## TEXTE FOURNI
-=-=-
QU’EST-CE UNE MÉMOIRE COLLECTIVE ?

En lisant les écrits de quelques intellectuels, ou en parcourant quelques sites, j’observe une grande confusion entre mémoire collective, histoire collective et conscience collective. Malgré leur apparente ressemblance, ils constituent des concepts fondamentalement différents.
L’élément fondateur d’une mémoire collective est qu’elle ne saurait être que spontanée. Dans l’éventualité contraire, elle pourrait résulter d’une construction artificielle en rapport avec des raisons idéologiques, politiques, ou philosophiques.

Que pourrait être l’Histoire ?
Telle qu’elle est enseignée, l’Histoire est constituée d’un ensemble d’événements. En général, on note tout et on archive une imposante quantité d’informations et de faits. Concomitamment, on pourrait interroger des bibliothèques privées ou publiques, des fragments et des vestiges de toute nature. Par la suite, un travail minutieux et méticuleux des historiens consiste en un tri des composants par leurs cohésions pour en constituer un recueil représentatif d’une époque, d’événements, de faits…
Le résultat final est représenté par un texte qui fera partie des manuels scolaires de l’histoire. Actuellement, l’Histoire pourrait se transcrire par des moyens modernes du multimédia.
Un travail sérieux d’historien fait l’objet d’une contre Histoire au cours de laquelle des experts différents procèdent à des vérifications de ce qui a été proposé.
L’Histoire officielle peut être dévoyée
Même si elle est présente dans les manuels scolaires, même si elle passe avec succès l’épreuve de la vérification, l’Histoire pourrait malgré tout être dévoyée. Plusieurs raisons peuvent expliquer ceci :
– Les historiens, depuis le début, manipulent les faits selon leurs convictions personnelles. Ainsi, ce qui pourrait être une défaite des Français lors de la Première Guerre mondiale sera transfiguré en victoire. Lorsqu’une vérification est possible, elle ne pourrait l’être que des décennies, voire des siècles après, lorsque les passions se seront taries. Cependant, lorsque cela arrive, les événements historiques n’intéressent plus personne.
– Emprise d’une tyrannie. Quand bien même les historiens relateraient les faits avec intégrité, le dictateur demandera à ce qu’ils soient transformés en concordance avec ses désirs.
-=-=-
## DONNÉES BRUTES
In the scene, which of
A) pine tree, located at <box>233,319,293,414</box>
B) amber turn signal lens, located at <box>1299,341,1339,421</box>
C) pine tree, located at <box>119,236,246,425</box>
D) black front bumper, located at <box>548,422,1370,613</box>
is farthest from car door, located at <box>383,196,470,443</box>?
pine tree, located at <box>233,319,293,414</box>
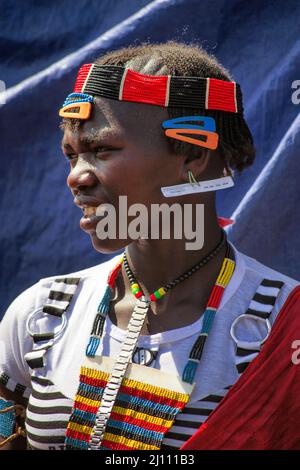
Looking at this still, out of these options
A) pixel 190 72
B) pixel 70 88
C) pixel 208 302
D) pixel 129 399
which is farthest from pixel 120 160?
pixel 70 88

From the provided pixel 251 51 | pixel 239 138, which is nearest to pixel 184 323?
pixel 239 138

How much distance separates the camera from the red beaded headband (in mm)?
2023

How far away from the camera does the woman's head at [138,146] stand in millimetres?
2008

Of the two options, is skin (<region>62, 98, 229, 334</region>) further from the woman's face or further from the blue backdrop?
the blue backdrop

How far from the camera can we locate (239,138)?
2154mm

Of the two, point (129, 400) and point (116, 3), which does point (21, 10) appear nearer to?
point (116, 3)

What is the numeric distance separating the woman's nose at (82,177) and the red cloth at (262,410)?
574 mm

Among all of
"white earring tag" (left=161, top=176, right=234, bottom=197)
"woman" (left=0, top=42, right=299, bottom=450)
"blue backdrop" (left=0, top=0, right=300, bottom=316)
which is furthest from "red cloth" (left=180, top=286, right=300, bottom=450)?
"blue backdrop" (left=0, top=0, right=300, bottom=316)

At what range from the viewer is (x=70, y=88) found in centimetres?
303

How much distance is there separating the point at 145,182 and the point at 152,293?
1.00ft

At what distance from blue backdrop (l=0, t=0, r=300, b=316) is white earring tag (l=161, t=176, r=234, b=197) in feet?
2.20

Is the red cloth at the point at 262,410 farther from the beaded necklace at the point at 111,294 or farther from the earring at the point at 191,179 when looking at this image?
the earring at the point at 191,179

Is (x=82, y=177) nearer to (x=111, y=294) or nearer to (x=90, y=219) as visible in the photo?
(x=90, y=219)
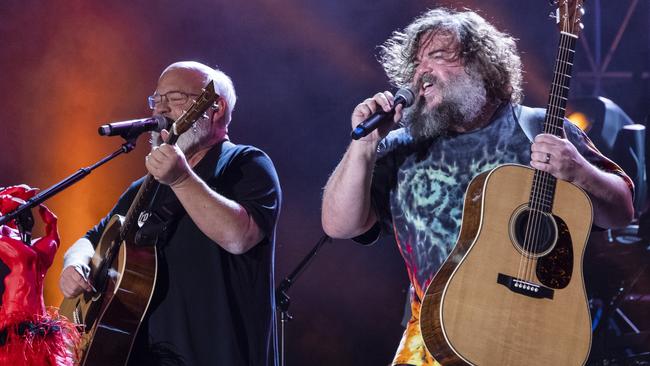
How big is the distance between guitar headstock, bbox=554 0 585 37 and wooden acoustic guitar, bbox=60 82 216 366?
4.55ft

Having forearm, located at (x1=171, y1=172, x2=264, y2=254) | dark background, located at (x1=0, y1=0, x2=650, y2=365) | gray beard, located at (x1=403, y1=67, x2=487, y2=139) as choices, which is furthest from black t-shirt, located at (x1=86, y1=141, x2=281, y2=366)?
dark background, located at (x1=0, y1=0, x2=650, y2=365)

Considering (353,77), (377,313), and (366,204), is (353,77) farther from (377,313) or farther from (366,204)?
(366,204)

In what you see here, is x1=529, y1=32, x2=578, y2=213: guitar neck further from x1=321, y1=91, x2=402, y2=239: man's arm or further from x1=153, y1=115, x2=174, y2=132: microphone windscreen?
x1=153, y1=115, x2=174, y2=132: microphone windscreen

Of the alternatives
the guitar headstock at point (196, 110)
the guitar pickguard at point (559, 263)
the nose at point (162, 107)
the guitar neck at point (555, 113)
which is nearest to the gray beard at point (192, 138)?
the nose at point (162, 107)

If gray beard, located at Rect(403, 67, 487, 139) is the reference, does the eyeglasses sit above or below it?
below

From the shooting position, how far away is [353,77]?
6.27m

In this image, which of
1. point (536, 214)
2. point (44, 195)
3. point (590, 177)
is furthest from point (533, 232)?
point (44, 195)

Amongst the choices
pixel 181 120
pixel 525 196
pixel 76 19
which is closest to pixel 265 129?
pixel 76 19

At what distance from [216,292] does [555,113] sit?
4.97ft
-=-=-
## OBJECTIFS
[a] Transcrivez fidèlement le passage du texte sur la mémoire collective, depuis « L’élément fondateur d’une » jusqu'à « être l’Histoire ? ».
[b] D'après le texte sur la mémoire collective, quel est l'élément fondateur d'une mémoire collective ?
[c] Dans le texte sur la mémoire collective, reformulez sous forme de liste le paragraphe qui commence par « Telle qu'elle est enseignée », en conservant ses faits essentiels.

## RÉPONSES PAR CONSIGNE
[a]
L’élément fondateur d’une mémoire collective est qu’elle ne saurait être que spontanée. Dans l’éventualité contraire, elle pourrait résulter d’une construction artificielle en rapport avec des raisons idéologiques, politiques, ou philosophiques.

Que pourrait être l’Histoire ?

[b] Elle ne saurait être que spontanée.

[c]
- L'Histoire enseignée est constituée d'un ensemble d'événements.
- On note tout et on archive une grande quantité d'informations et de faits.
- On peut aussi interroger des bibliothèques privées ou publiques, des fragments et des vestiges de toute nature.
- Les historiens trient ensuite minutieusement ces éléments selon leur cohésion pour constituer un recueil représentatif d'une époque, d'événements ou de faits.